We did buy some pawpaws, avos and a ‘chocolate pudding fruit’ or Black Sapote which surprisingly had the consistency of firm custard and was actually very nice when it ripened a week later.

Our hosts had given us some tips about local swimming holes (given that the beaches are out of bounds due to crocs,) the local Rotary Park three minutes drive away was stunning and very popular on a sunny Saturday afternoon.
There was still the obligatory Warning: Crocodile sign but we were assured they didn’t come this far upstream…
The next spot we checked out was the finish point for Backcountry Bliss adventures…. more about that later but suffice to say it whet our appetites.

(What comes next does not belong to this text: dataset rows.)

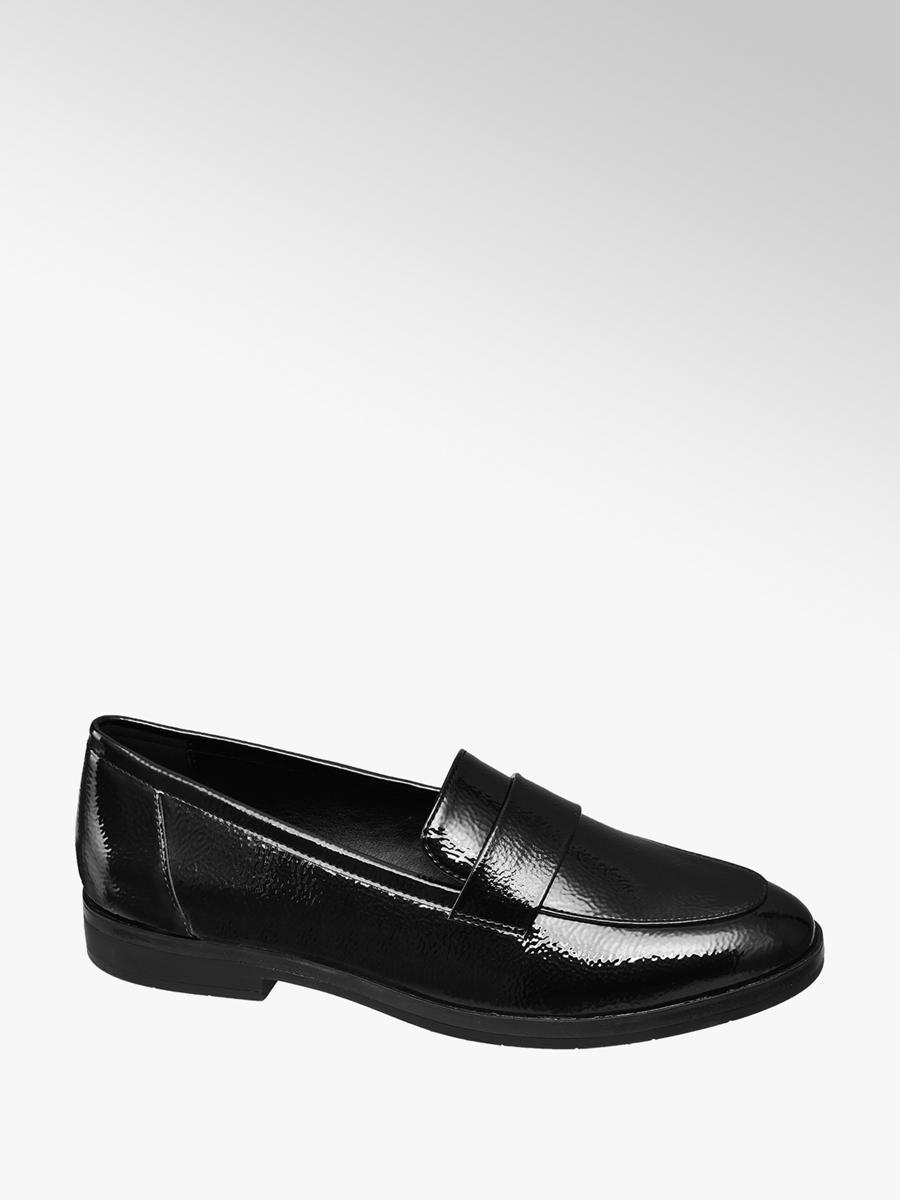 prezzo di fabbrica scarpe eleganti abbigliamento sportivo ad alte prestazioni Mocassino in vernice nera da donna | Deichmann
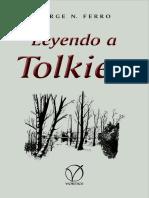 Ferro Jorge N - Leyendo a Tolkien.pdf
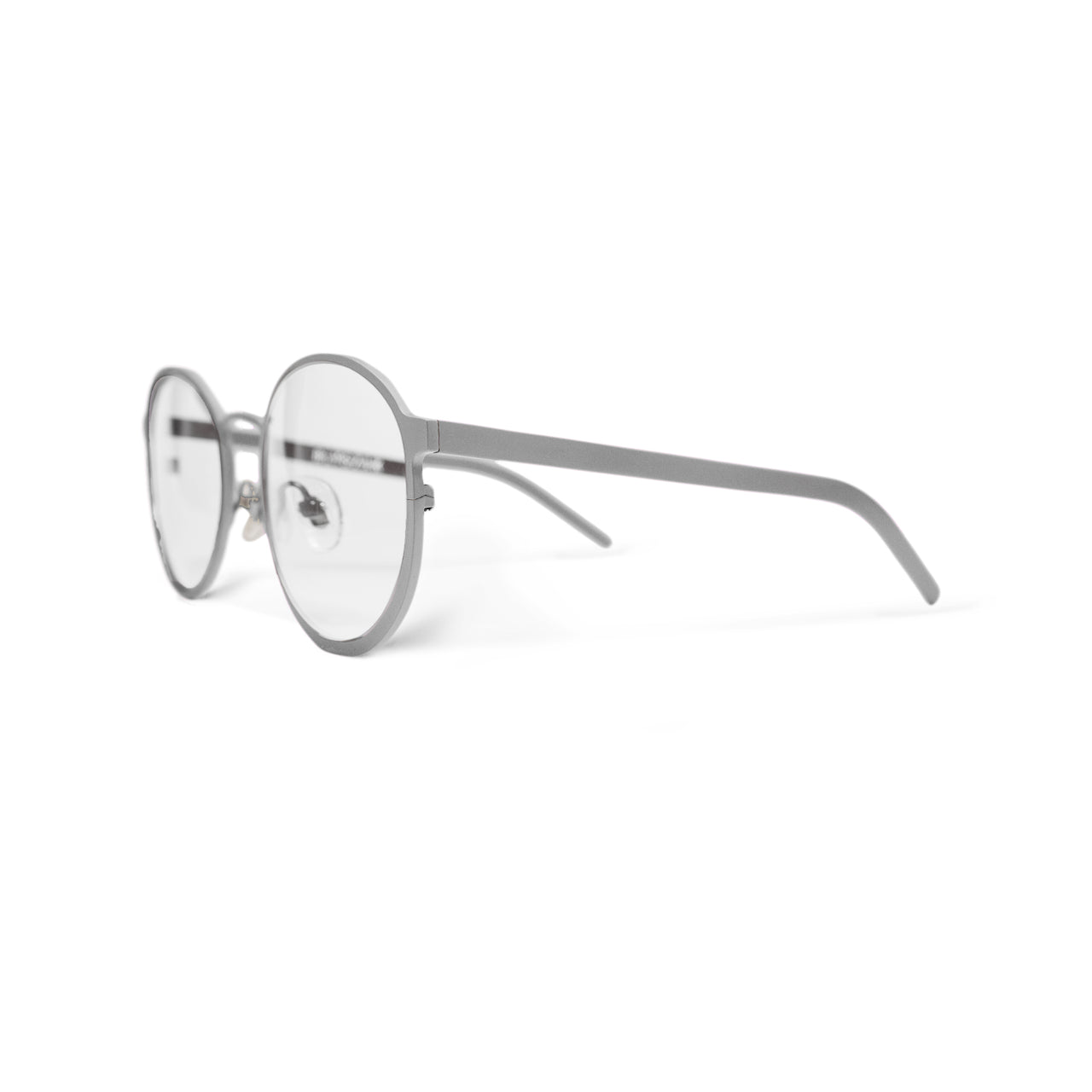 Metal. Brushed Silver. Clear Lens. - BLYSZAK eyewear  - eyewear, optical, sunglasses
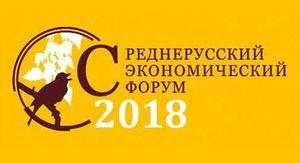 Открытие СЭФ-2018 состоялось в Курске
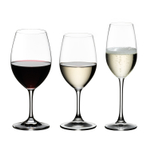 Riedel Ouverture 12 Piece Red, White, and Champagne Wine Glass Set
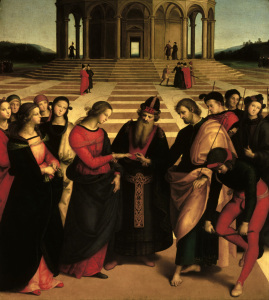 Picture no: 30004762 Raphael / Marriage of Mary / 1504 Created by: Raffaello Santi (Raffael)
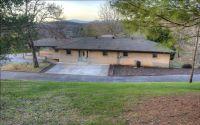 Home for sale: 35 Garren Cove Rd., Morganton, GA 30560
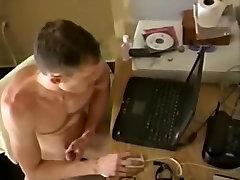 Incredible male in crazy big dick, handjob gay adult clip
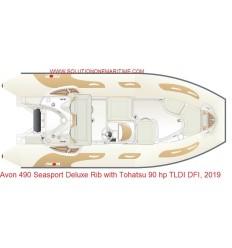 Avon 490 Seasport Deluxe Rib with Tohatsu 90 hp TLDI DFI, 2019 Model, Hypalon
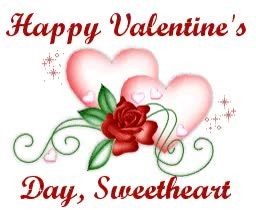 Watch and share Happy Val GIFs on Gfycat
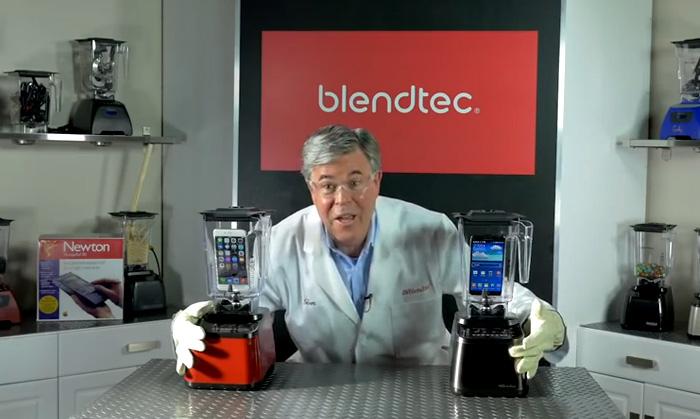 Эпическое видео противостояние  iPhone 6 Plus и Samsung Galaxy Note в работающем блендере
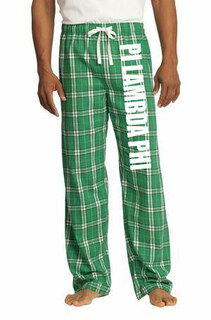 Pi Lambda Phi Pajamas Flannel Pant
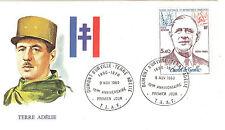 TIMBRE TAAF OBLITERATION 1 er JOUR SUR LETTRE 1980 GENERAL DE GAULLE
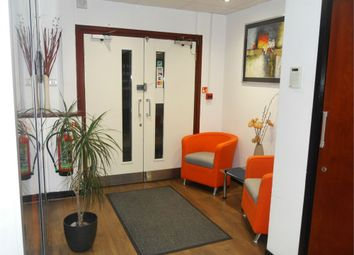 Thumbnail Commercial property to let in Avad House, Belvue Road, Northolt, Middlesex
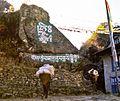 Buddhist mantras painted on stones on the trail to Khumbu Nepal - panoramio.jpg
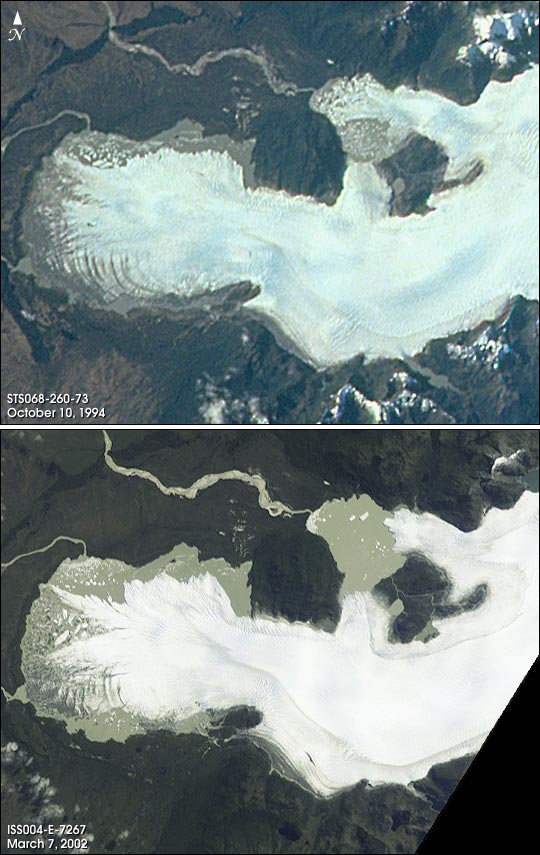 Glacial Retreat in Chilean Patagonia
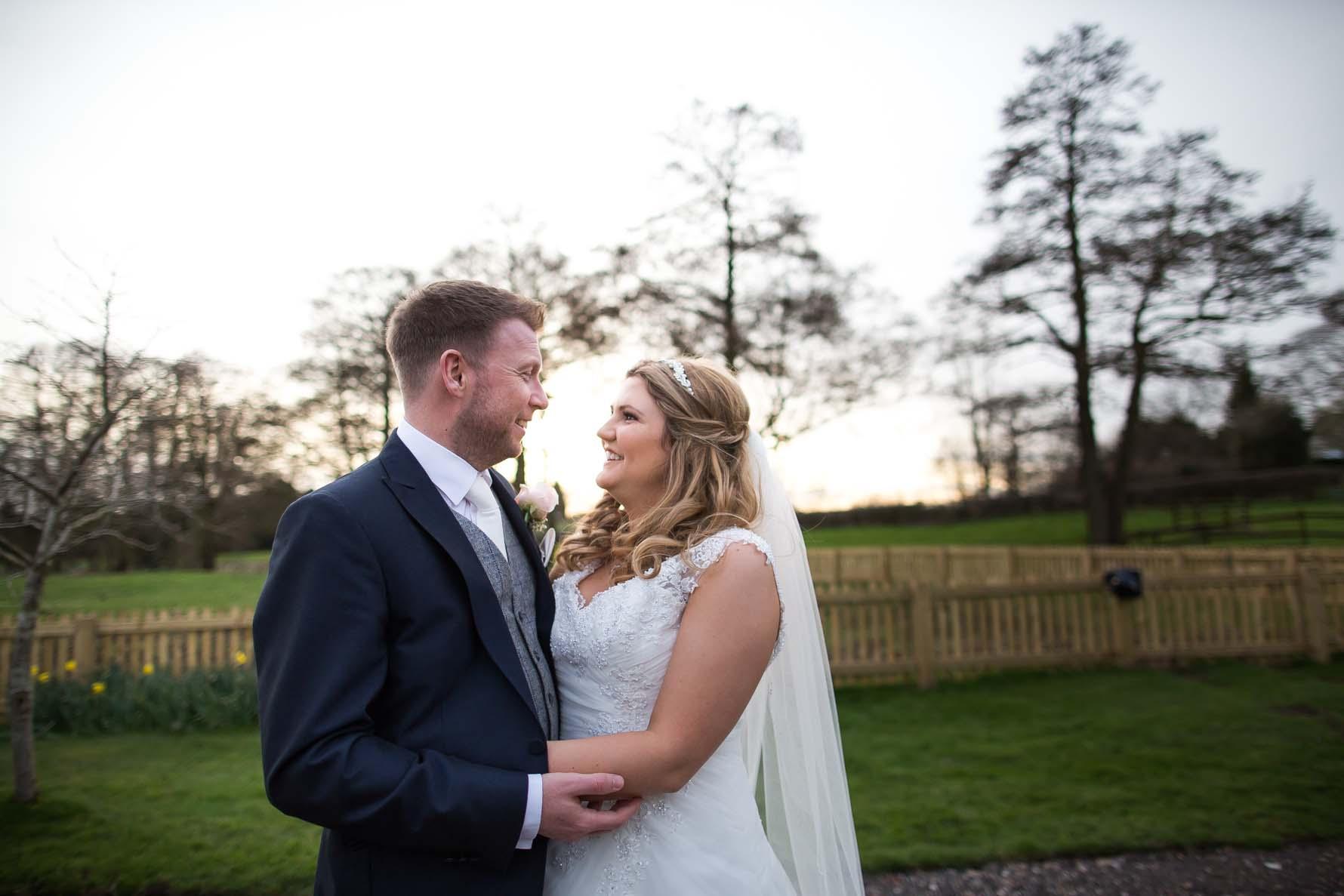 Rob and Kelly Wedding-888.jpg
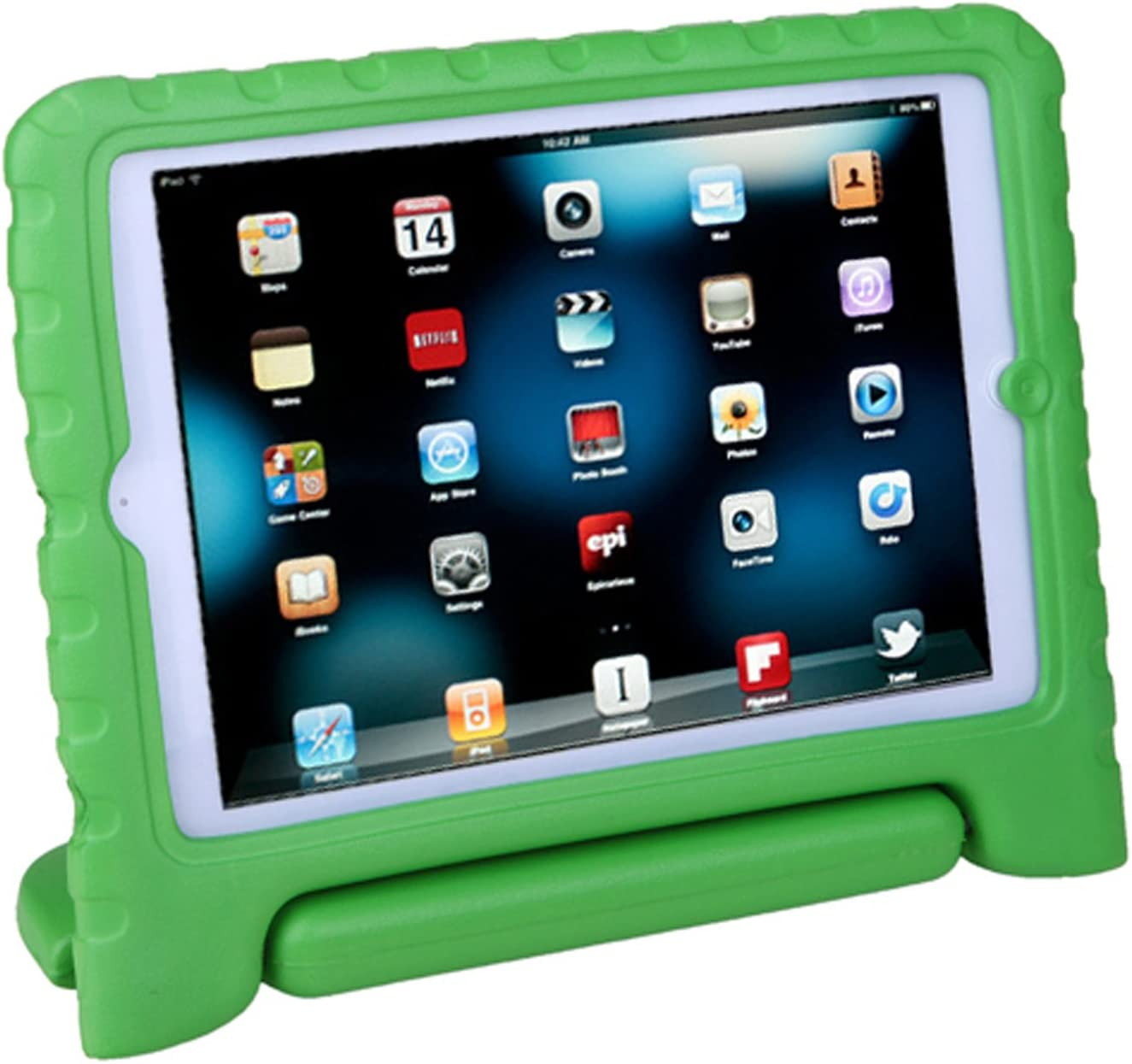 HDE Kids Case for iPad Mini 2 3 -Shock Proof Rugged Heavy Duty Impact Resistant Protective Cover Handle Stand for Apple iPad Mini 1 2 3 Retina (Green)
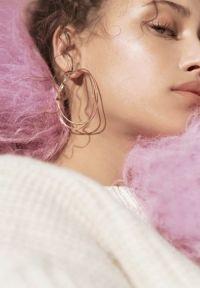 gold hoop earrings on Tumblr
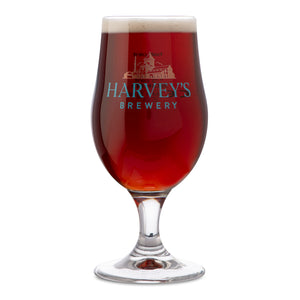 Christmas Ale - Harvey's Brewery, Lewes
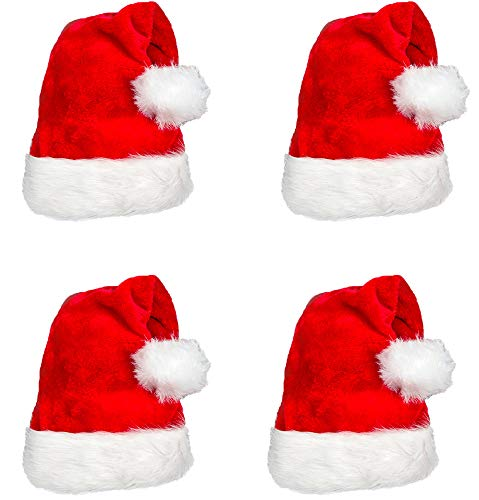 4 Pack Plush Santa Hat Confortable Velvet Red Christmas Hat for Christmas Party Favors Fit for Adult - http://coolthings.us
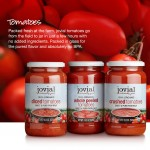 jovial-shop-home-tomatoes.900x798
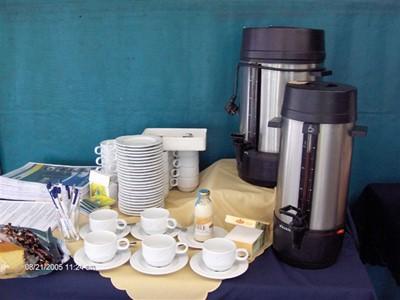koffie apparatuur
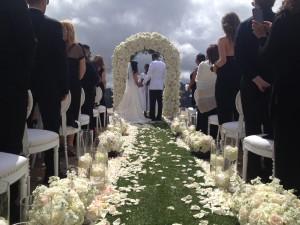 Dominique and Clinton's Wedding Ceremony @ Rocky Oaks Estates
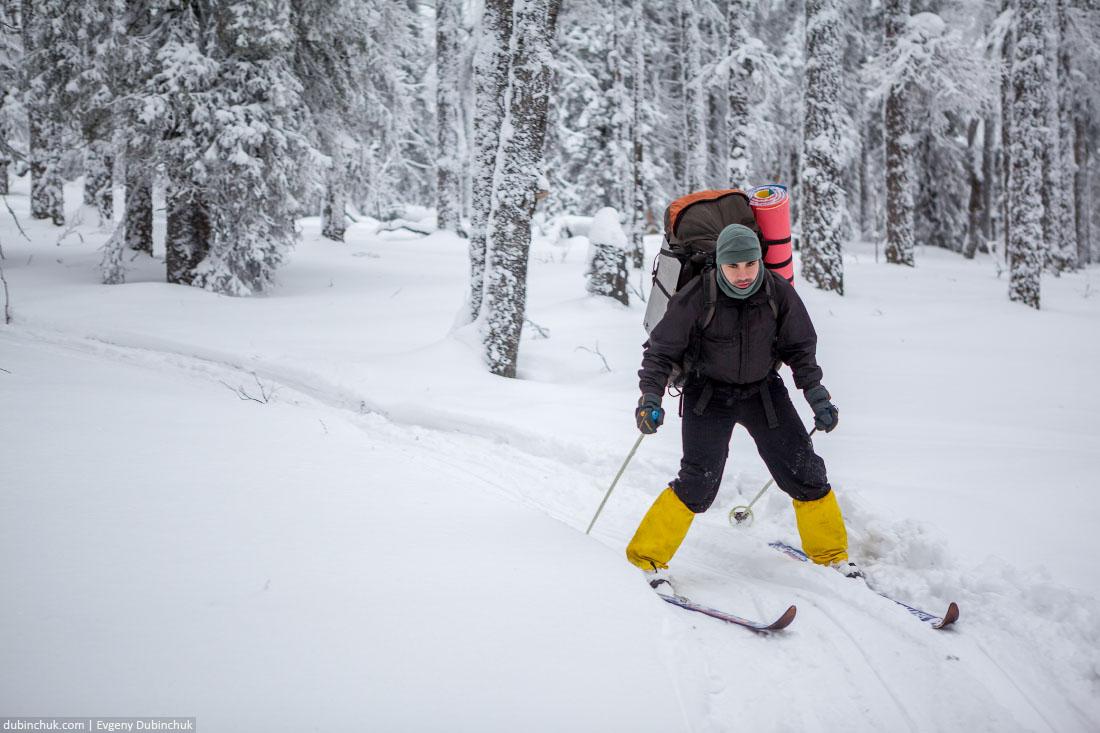 Спуск на лыжах с горы Лукаш. Южный Урал, Зюраткуль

Each evening Bill lit the campfire and most of the other people staying would come over for a bevvie and a chat about what they had been up to that day, we learned quite a few interesting tips this way and shared a few as well. Most nights there were between 4 and 6 other rigs parked here and therefore it was never crowded or too noisy. Several couples we spoke to were homeschooling kids and had been on the road for awhile and we exchanged stories about dodging Covid and lockdowns with relief (so far.) The resident dogs Sugar and Spice were regular visitors and made me miss Milo and Poppy even more π’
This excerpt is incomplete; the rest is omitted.